__RECORDED INFORMATION__:
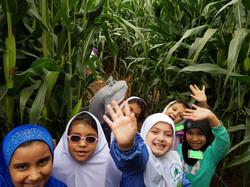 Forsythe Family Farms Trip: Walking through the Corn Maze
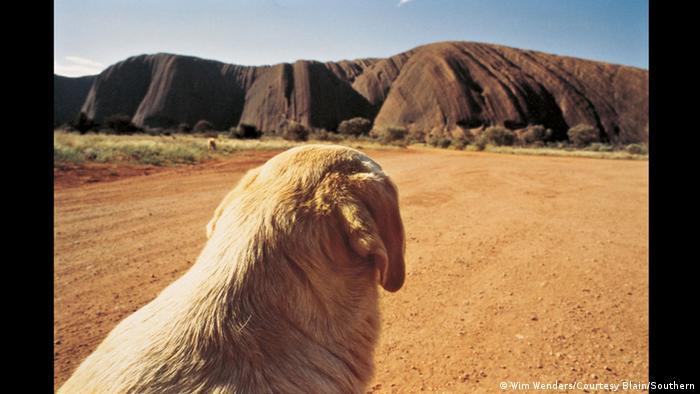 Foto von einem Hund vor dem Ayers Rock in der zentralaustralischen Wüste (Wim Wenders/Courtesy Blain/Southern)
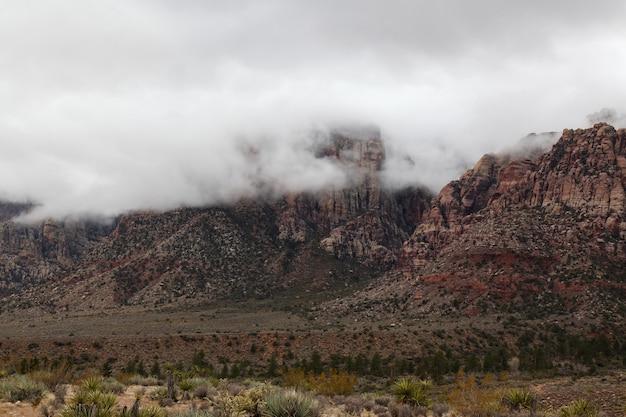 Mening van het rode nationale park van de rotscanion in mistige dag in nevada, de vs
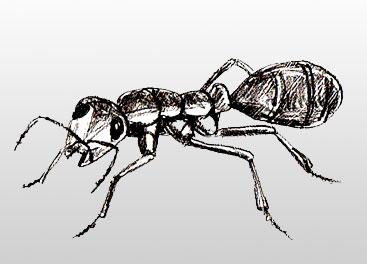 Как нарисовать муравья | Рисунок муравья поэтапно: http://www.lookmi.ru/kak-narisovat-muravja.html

__EXERCISE DIRECTIONS__:
All of the listing above must be output exactly, except for its pictures.

__SOLVED EXERCISE__:
 Forsythe Family Farms Trip: Walking through the Corn Maze
 Foto von einem Hund vor dem Ayers Rock in der zentralaustralischen Wüste (Wim Wenders/Courtesy Blain/Southern)
 Mening van het rode nationale park van de rotscanion in mistige dag in nevada, de vs
 Как нарисовать муравья | Рисунок муравья поэтапно: http://www.lookmi.ru/kak-narisovat-muravja.html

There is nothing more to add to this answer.